Thank you both for great information. If it is true that even with gret credit and a good limit on one card (15,000 +) that a balance for 30 days of 300.00 that is paid in full is considered worse than 20.00, it seemingly defeats the credit card company wish that people use the card more. Wouldn't the best formula be that if you spend 1 dollar or 100 but pay off every bit and on time you wouldn't have to worry about a flux in the score? What would happen if somebody put a down payment on a car or a ring for a girlfriend?
Is the lesson to be learned that people that pay off each month 100 percent of the balance and don't fiance should use a bank debit card? This way it comes out of the account and won't change the score.
May you and everyone kind enough to answer the post have a great day and fantastic credit. CP
Here's the thing: for the most part, the credit card companies don't care what your credit score is once they've issued you a credit card. Once they've determined that you're an appropriate risk for them, then they'd be happy to have you carry a huge balance from month to month, regardless of how it might damage your score. Yes, they do check your credit from time to time to reassess their risk - some CCCs are decreasing credit lines in this time of economic uncertainty - but they are also looking to see if they can safely increase your credit limit with the hope that you will use their card more and increase their revenue from interest charges or fees from the businesses that you patronize.
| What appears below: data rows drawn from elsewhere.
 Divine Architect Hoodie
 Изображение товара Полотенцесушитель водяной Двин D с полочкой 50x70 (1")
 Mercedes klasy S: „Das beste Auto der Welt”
With regard to the debit card question, don't do it. You don't have the same protections that you have with a credit card. If someone steals your credit card and buys $10,000 worth of stereo equipment, you're not responsible. If someone steals your debit card and takes $2000 out of your account, it is much harder to recover.
The thing is, as far as your score in the area of util, it doesn't matter if you use your card a little or a lot and you do PIF, what gets reported is what affects your score in the util area.
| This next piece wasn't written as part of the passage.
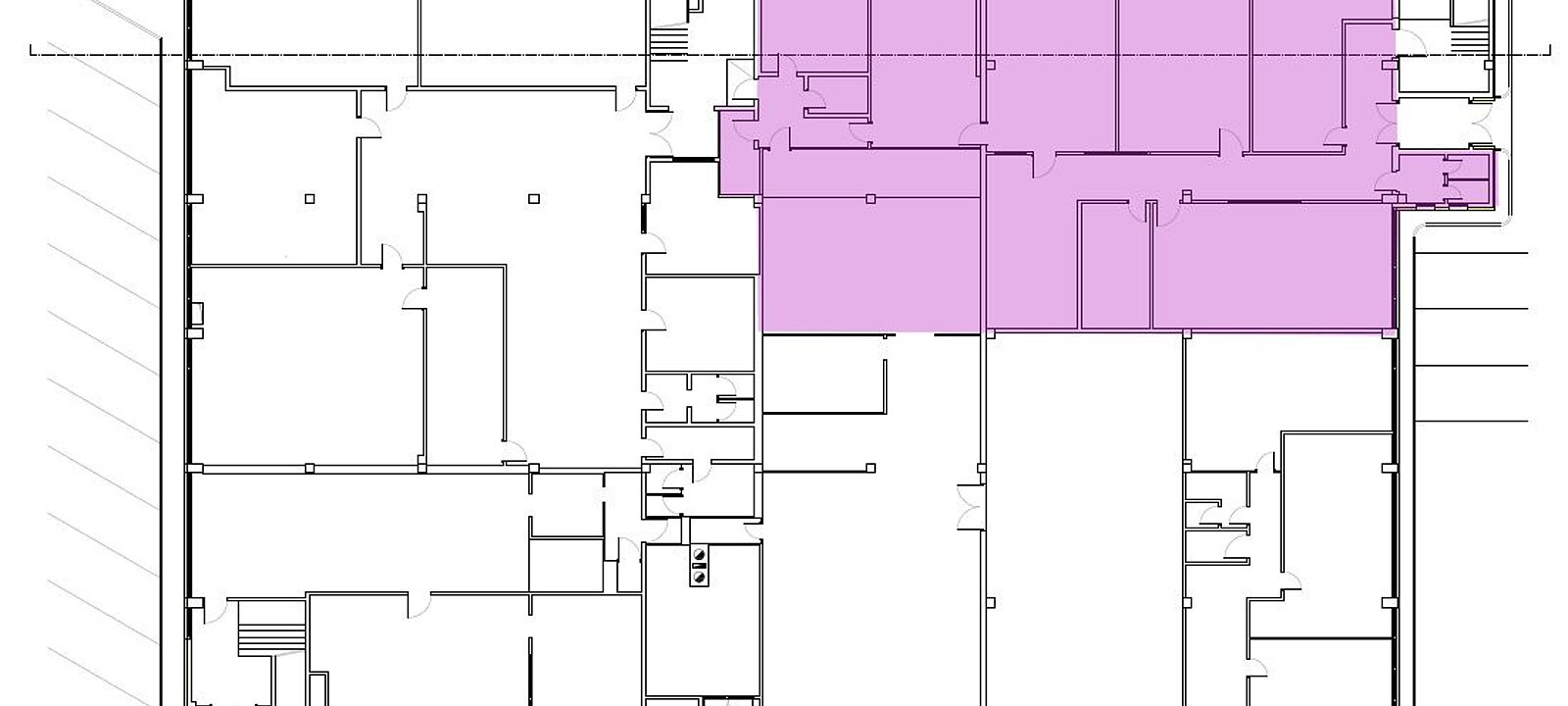 Detailplan Fläche Rechts Detailplan Fläche Rechts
CCC report at different times of the month. You have to make sure you are PIF before the report date.
HSBC reports your balance on the last business day of the month and reports the balance of that date. So, even if I were to PIF every month, if I use my card on Nov 26th, chances are a balance is going to be reported.
Total balances and total CL determine how much is ok to report without hurting you too much.
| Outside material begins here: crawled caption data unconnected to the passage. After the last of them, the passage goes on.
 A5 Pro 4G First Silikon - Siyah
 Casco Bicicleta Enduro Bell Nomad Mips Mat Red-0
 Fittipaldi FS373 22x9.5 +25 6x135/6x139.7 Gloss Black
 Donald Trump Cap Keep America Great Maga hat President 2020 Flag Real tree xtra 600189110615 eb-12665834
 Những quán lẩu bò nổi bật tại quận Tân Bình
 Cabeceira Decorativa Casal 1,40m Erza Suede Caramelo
For someone with a $500 limit, letting $200 report would hurt them.
For somoene with a total CL of $5,000, letting $200 report would have less effect.
Hi ralphtempler!
You wrote: "My credit score in October 2008 was 830. The November score is 817." Was this a genuine FICO score? Was this your Equifax, Experian or TransUnion score?
You also mentioned: "my monthly credit card bills range from 20.00 to 300.00 but are never fianced (sic) ." You also stated that you have a total of 2 credit cards. On your credit cards' statement dates, do you show a balance on one card, or do you show balances on both?
Hi Psychic: Thanks for the post. For example this month one credit card had a 30 day total of 60.00 and I paid it in full the day the bill came. The other card was paid in full the day it arrived (roughly 2 weeks ago).
Even if it is a couple of bucks I try to use each card 1x per month so the credit card companies don't get mad for inactivity. Thanks and have a great day, cp
Hi ralphtempler!
In your first post, you mentioned that you used 2 credit cards. Often times your FICO score will be hurt if you're carrying balances on too many credit cards. I know that 2 doesn't seem like "too many." I have 5 major credit cards. If I show balances (on my statement dates) on 3 of my 5 major credit cards, my FICO score decreases, because I "have too many credit cards carrying balances." It has been said that it's best to never show balances (on your statement date) on more than 1/2 of your total number of cards. In your case, this would mean to show a balance on only one card.
The way to avoid showing balances on both cards would to be to pay (in full) one of your credit card balances before your statement date, so that card reports a $0 balance. It is important to show a small balance on one of your cards.